In addition, the strike-slip and subduction that created the Guerrero Gold Belt arguably covered a larger area. To date the Carlin Trend is roughly 40–60 kilometers (km) long; mineralization in the Guerrero Gold Belt has been found along a 60km-plus range.

Another difference is that the Carlin Trend has been mined and prospected for well over 100 years, with the first large mine—Carlin—opening nearly 50 years ago. The first major mine in the Guerrero Gold Belt went into production in 2008 and most of the exploration remains to be done. So far, two companies—Goldcorp Inc. (G:TSX; GG:NYSE) and Torex Gold Resources Inc. (TXG:TSX)—have reported 16 million ounces (Moz) of NI 43-101 gold resources in the Guerrero Gold Belt. I expect Newstrike Capital Inc.’s (NES:TSX.V) Ana Paula project will report near 3 Moz of NI-43-101-compliant in-pit gold mineralization, and roughly 4.5 Moz in global resources, mostly to be included in subsequent pits, by the end of 2012. Ana Paula has some breccia pipe areas of spectacular grade and width.

TGR: What can you tell us about the kind of precious metals deposits discovered in the Guerrero Gold Belt so far?

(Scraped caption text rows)
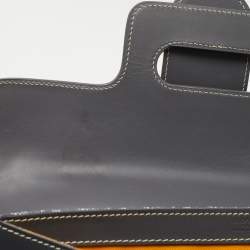 Goyard Grey Goyardine Coated Canvas and Leather Saigon MM Top Handle Bag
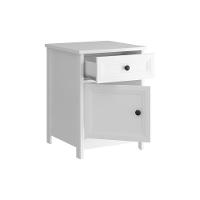 Mesa De Cabeceira Ditália Conjunto Com 2 Unidades Dm-114 Branco - 9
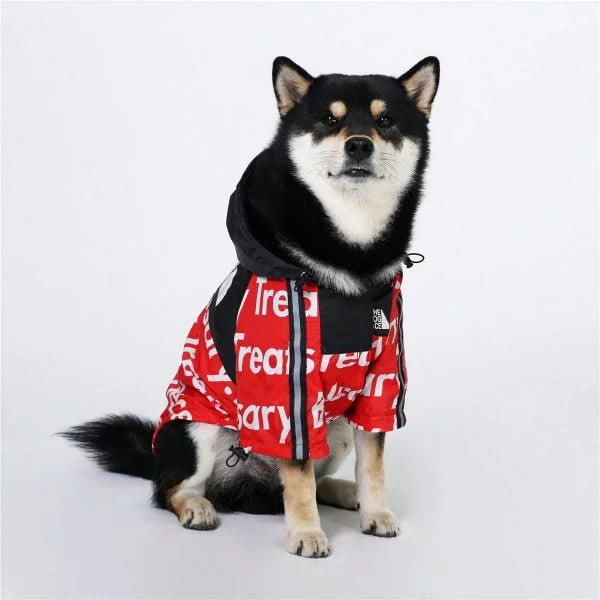 Red Dog Raincoat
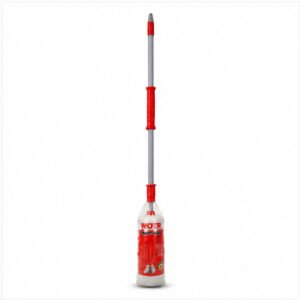 Red Microfiber Floor Mop with Telescopic Handle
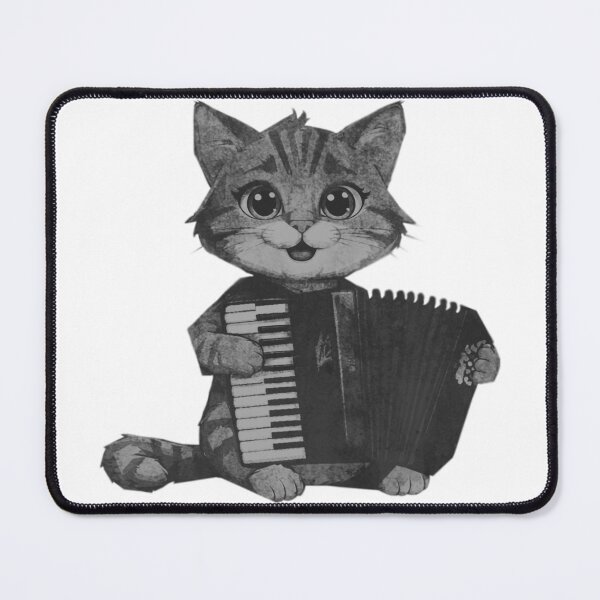 Item preview, Cute cat plays accordion designed and sold by kinpirks.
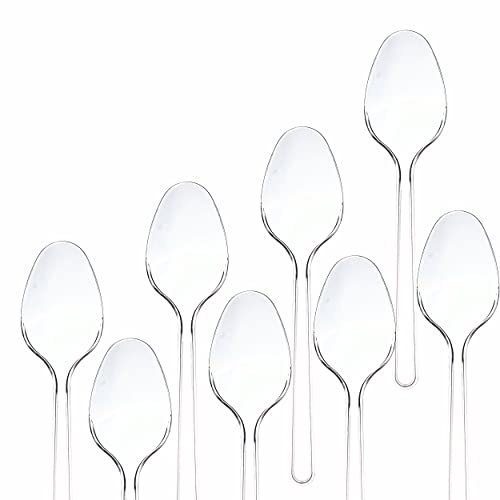 Commerline 1000 Stück Plastiklöffel | Partygeschirr Mehrweg & Robust Plastik Löffel | Party Besteck Wiederverwendbar | Spülmaschinenbeständig gemäß (1000)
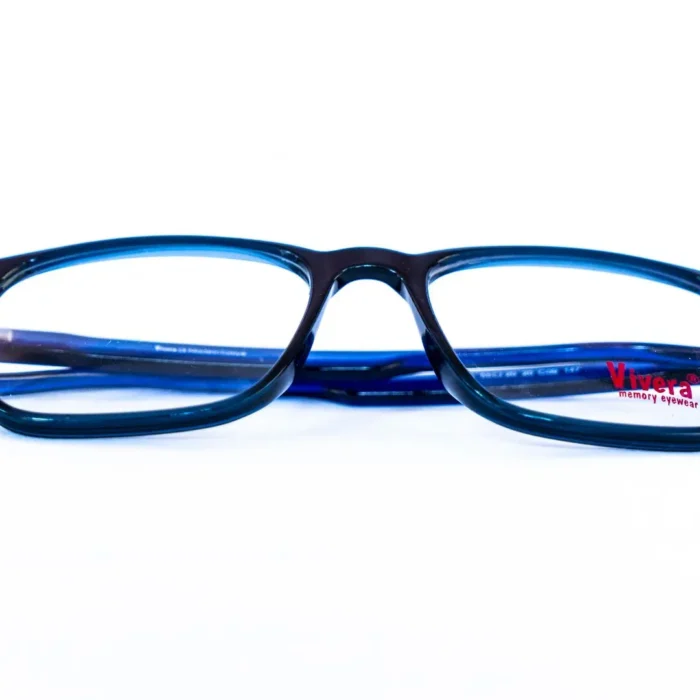 Monture Vivera homme carrée bleue – Luxe Optique Dakar.webp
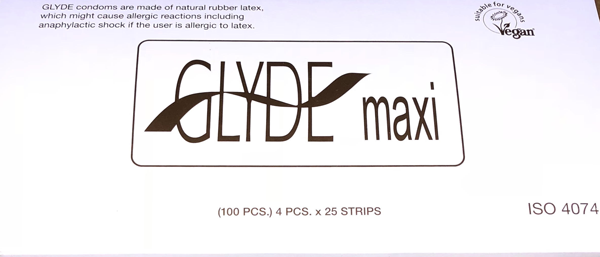 Glyde Condom - Maxi Gold 56mm Bulk 100&#039;s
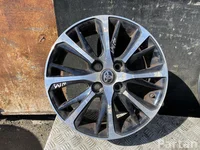 Toyota 42611-0DJ10 / 426110DJ10 YARIS (_P13_) 2018 Felgi aluminiowe 4x100  R15 EJ 5.0 ET39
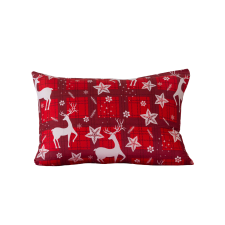  Mikroszálas párnahuzat VELVET CHRISTMAS 50x70 cm, piros lakástextília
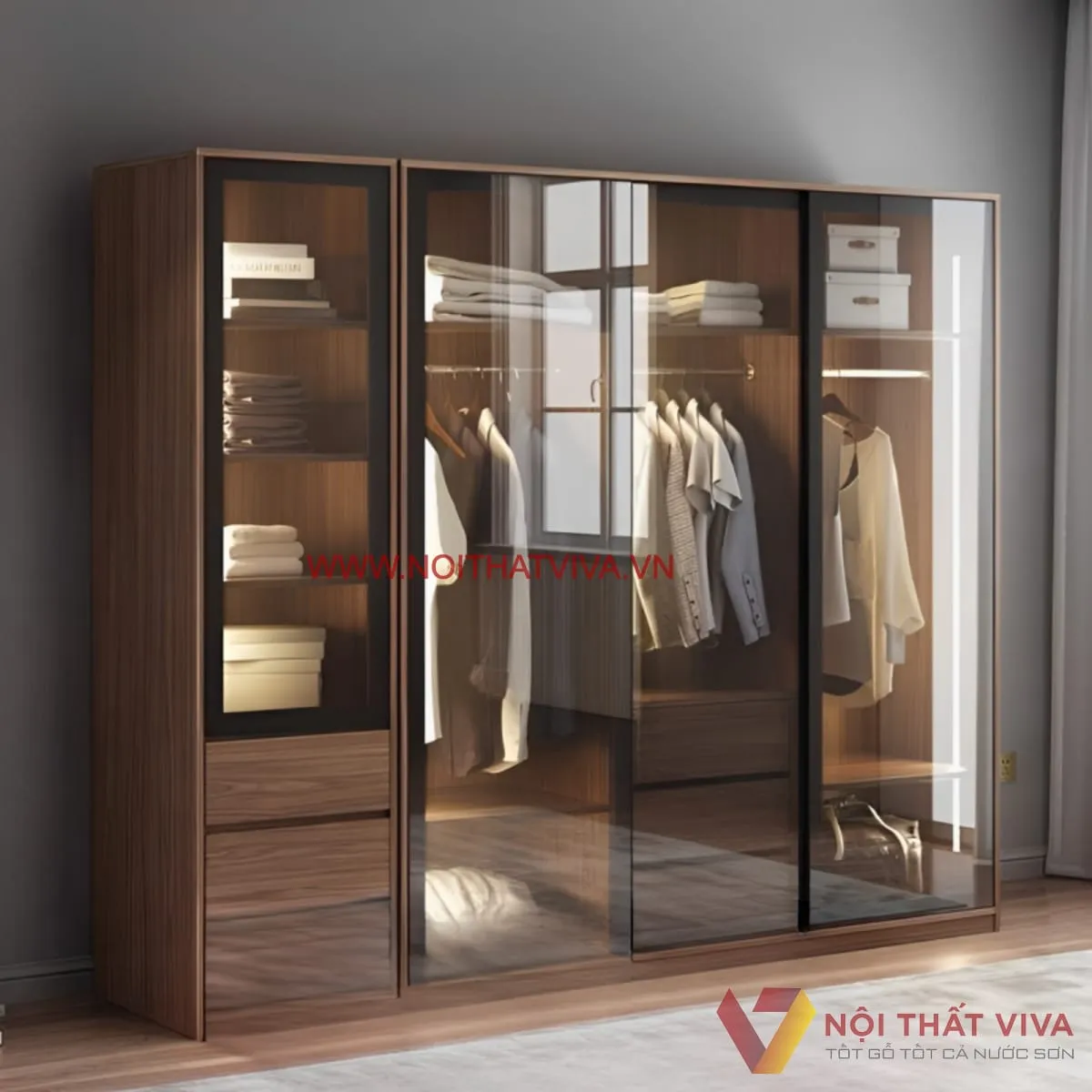 Tủ Quần Áo Cánh Kính Tủ Quần Áo Cánh Kính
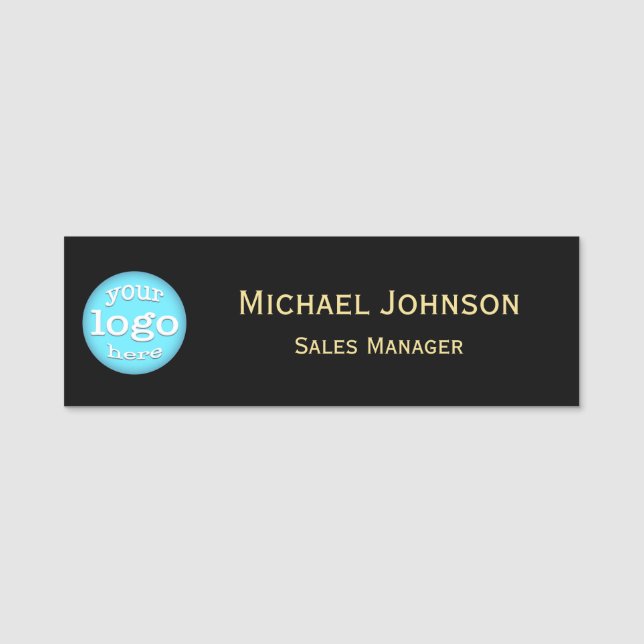 Anpassningsbar Business Logotyp Professionell Mode Namnbricka (Framsida)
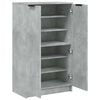 vidaXL Shoe Cabinet Concrete Grey 59x35x100.5 cm Engineered Wood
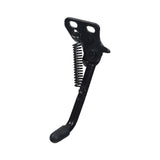 100 mm Kickstand for Currie 400 Series Scooters, featuring a black metal stand with a spring and a black handle. Ideal for keeping your eZip or IZIP scooter upright and clean.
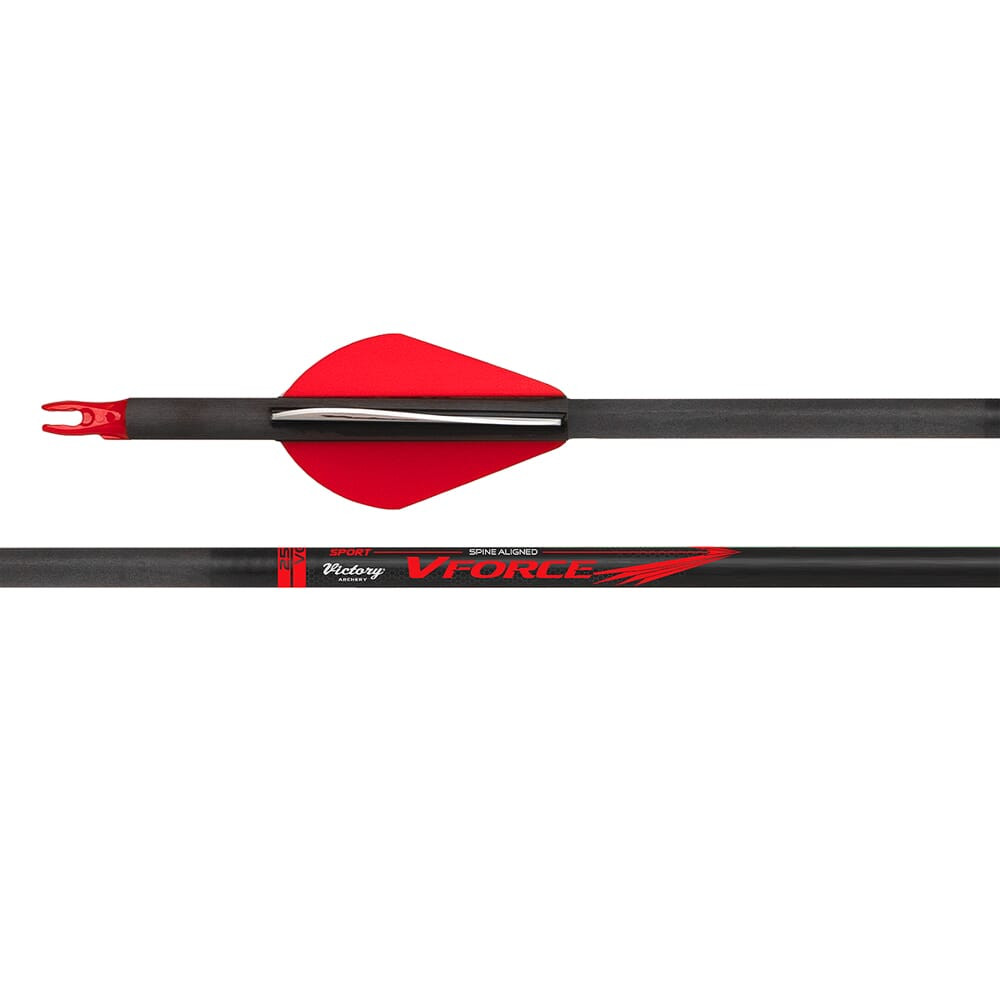 Victory Archery VForce Sport 600 GPI: 6.6 Fletched Arrow 6pk VFS-600FQ-6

▶ **TASK ITEM**:
Please transcribe the Guerrero Gold Belt passage word for word.

▶ **ANSWER TO THIS EXERCISE**:
In addition, the strike-slip and subduction that created the Guerrero Gold Belt arguably covered a larger area. To date the Carlin Trend is roughly 40–60 kilometers (km) long; mineralization in the Guerrero Gold Belt has been found along a 60km-plus range.

Another difference is that the Carlin Trend has been mined and prospected for well over 100 years, with the first large mine—Carlin—opening nearly 50 years ago. The first major mine in the Guerrero Gold Belt went into production in 2008 and most of the exploration remains to be done. So far, two companies—Goldcorp Inc. (G:TSX; GG:NYSE) and Torex Gold Resources Inc. (TXG:TSX)—have reported 16 million ounces (Moz) of NI 43-101 gold resources in the Guerrero Gold Belt. I expect Newstrike Capital Inc.’s (NES:TSX.V) Ana Paula project will report near 3 Moz of NI-43-101-compliant in-pit gold mineralization, and roughly 4.5 Moz in global resources, mostly to be included in subsequent pits, by the end of 2012. Ana Paula has some breccia pipe areas of spectacular grade and width.

TGR: What can you tell us about the kind of precious metals deposits discovered in the Guerrero Gold Belt so far?